Comme rajeuni de dix ans

 

« Je suis passée la première au bloc. J’ai dit « à tantôt « à mon frère. Mon opération a duré 2 h 30, et la sienne 1 h 30. Dès que j’ai été en salle de réveil, j’ai demandé après lui. Quand j’en suis sortie, j’ai vu mes proches, qui étaient livides de trouille, et j’ai crié: « C’est gagné! » Quand Jean est revenu dans la chambre, il avait comme rajeuni de dix ans, son teint était plus frais et défroissé. » Le « contrecoup » est beaucoup plus difficile pour le receveur que pour sa donneuse. Colette s’occupe de son frère depuis le lit à côté. L’anesthésie a réveillé chez lui des migraines, il crie de douleur. Elle reste quatre jours à l’hôpital, lui deux semaines.

 

La mutuelle a tout réglé

 

« Aujourd’hui, Jean a une grosse cicatrice et trois reins, mais il revit et peut à nouveau manger de tout. Moi, j’ai une cicatrice de 10 cm par où on a prélevé le rein, c’est tout. » « Concernant le coût, c’est la mutuelle du receveur - donc de mon frère - qui a tout pris en charge. Le médecin m’avait prévenu dès que j’ai commencé les tests de compatibilité. Je pense que pour la sécurité sociale, ça revient beaucoup moins cher car, grâce à ça, mon frère n’a pas dû aller en dialyse, qui est beaucoup plus coûteuse. Par contre, ce que je trouve mal foutu, c’est que si j’étais décédée avant, dans un accident par exemple, je n’aurais pas pu être sûre que mon rein soit donné à mon frère... ». Colette n’a aucun regret, bien au contraire. « C’est la plus belle chose que j’ai faite, avec mes enfants, et je recommencerais. Mon frère Pierre est prêt à le faire aussi, pour mes autres frères et sœur qui ont la maladie. Les gens ne doivent pas avoir peur mais il faut le faire par amour. La complicité avec mon frère est telle qu’avant, mais avec un truc en plus, car pour lui, c’est une résurrection.
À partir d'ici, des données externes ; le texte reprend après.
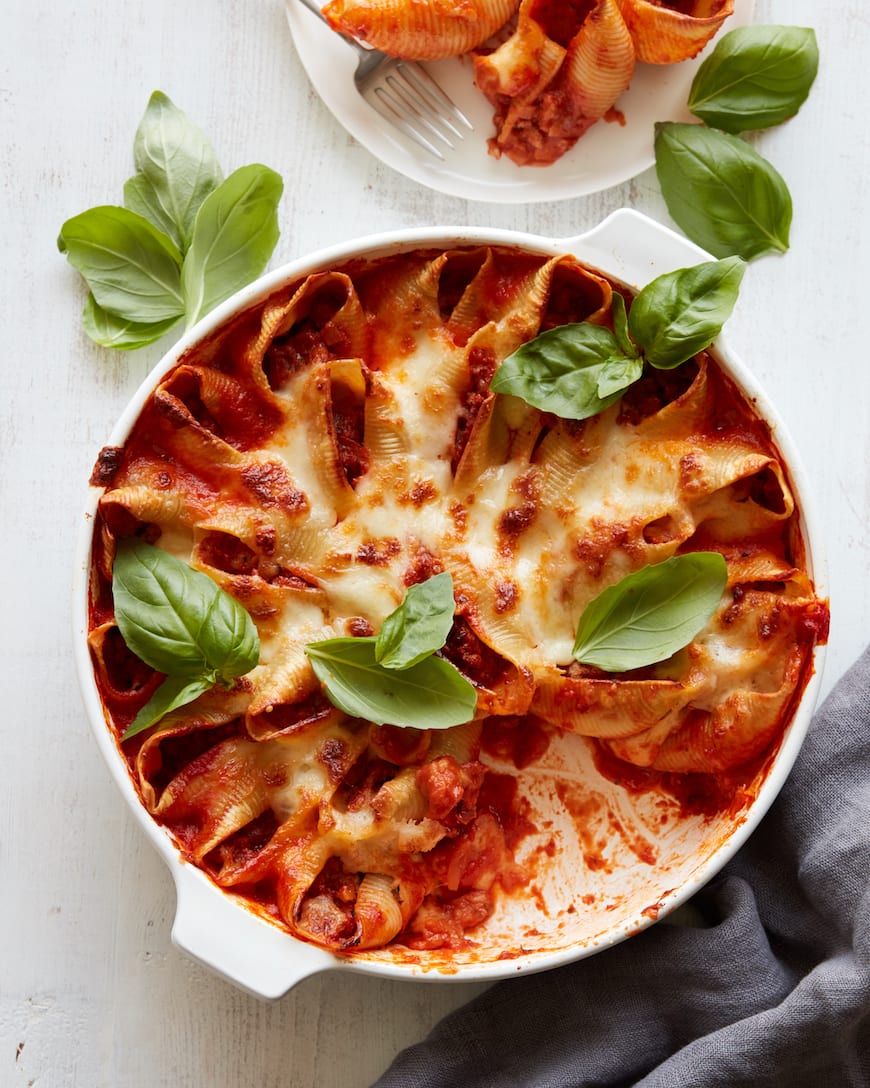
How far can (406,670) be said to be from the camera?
2129 mm

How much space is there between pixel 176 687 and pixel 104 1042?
880 millimetres

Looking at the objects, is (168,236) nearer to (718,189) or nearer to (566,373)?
(566,373)

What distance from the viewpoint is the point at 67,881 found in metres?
2.54

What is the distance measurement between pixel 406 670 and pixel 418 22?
1274mm

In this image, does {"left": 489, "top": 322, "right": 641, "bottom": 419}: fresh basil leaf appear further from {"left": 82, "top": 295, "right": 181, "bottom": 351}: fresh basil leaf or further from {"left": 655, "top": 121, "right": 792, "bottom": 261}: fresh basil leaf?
{"left": 82, "top": 295, "right": 181, "bottom": 351}: fresh basil leaf

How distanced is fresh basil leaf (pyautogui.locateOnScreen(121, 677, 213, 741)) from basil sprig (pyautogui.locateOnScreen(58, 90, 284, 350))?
2.44 feet

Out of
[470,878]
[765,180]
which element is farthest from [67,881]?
[765,180]

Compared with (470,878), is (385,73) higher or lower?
higher

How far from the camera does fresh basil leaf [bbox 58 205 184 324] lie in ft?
8.11

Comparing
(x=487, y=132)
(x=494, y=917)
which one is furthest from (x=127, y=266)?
(x=494, y=917)

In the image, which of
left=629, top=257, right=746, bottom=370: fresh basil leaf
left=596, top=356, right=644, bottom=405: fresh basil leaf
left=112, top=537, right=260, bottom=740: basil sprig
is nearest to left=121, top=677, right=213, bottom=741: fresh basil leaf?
left=112, top=537, right=260, bottom=740: basil sprig

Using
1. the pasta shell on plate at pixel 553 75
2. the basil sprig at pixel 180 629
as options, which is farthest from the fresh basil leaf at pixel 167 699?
the pasta shell on plate at pixel 553 75

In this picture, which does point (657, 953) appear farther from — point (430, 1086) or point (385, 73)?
point (385, 73)

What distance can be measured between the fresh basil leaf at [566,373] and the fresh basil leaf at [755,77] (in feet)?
2.28
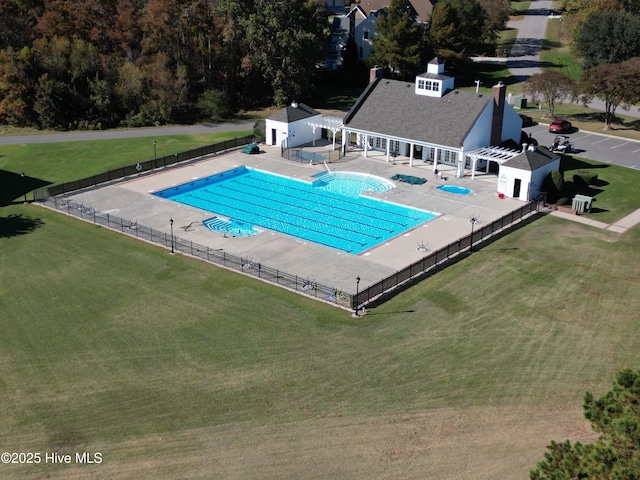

On n’en parle pas vraiment, mais l’an dernier, pour le 1er anniversaire de l’opération, il m’a fait envoyer des fleurs avec un mot de remerciement. » Le don vivant offre de nombreux avantages Si la Santé publique a décidé de plancher sur ce type de don d’organes voué à devenir plus fréquent, c’est aussi parce qu’il offre des avantages au niveau médical et financier, par rapport aux organes de donneurs décédés.

 

AVANTAGES

 

  • Le délai d’attente pour la greffe est plus court: selon le groupe sanguin, un rein de donneur décédé peut se faire attendre jusqu’à 3 ans et demi (parfois c’est trop tard)
  • La greffe ne se fait pas d’urgence: l’intervention est planifiée, l’équipe médicale est moins stressée et le receveur est déjà préparé pour les traitements antirejet.
  • La dialyse est évitée: le don vivant permet d’intervenir, comme Colette avec son frère, avant le recours à ce traitement lourd pour le malade et coûteux pour la société.
  • Un organe de meilleure qualité: le greffon en don vivant réussit mieux à long terme (95 contre 90 %) mais aussi tout de suite, le rein reprenant sa fonction à peine rattaché à l’organisme du receveur, et ce avec moins de rejets. Cela s’explique peut-être par le fait que le greffon ne passe pas des heures dans la glace pour être conservé en ischémie et transporté.
  • Et un avantage psychologique certain: pour le donneur, comme pour le receveur, il s’agit d’un geste de générosité, apprécié, partagé. Au contraire, le greffon venant d’un donneur décédé peut être culpabilisant, si le receveur ne connaît pas la personne et ne peut donc pas exprimer sa gratitude. (C.V.)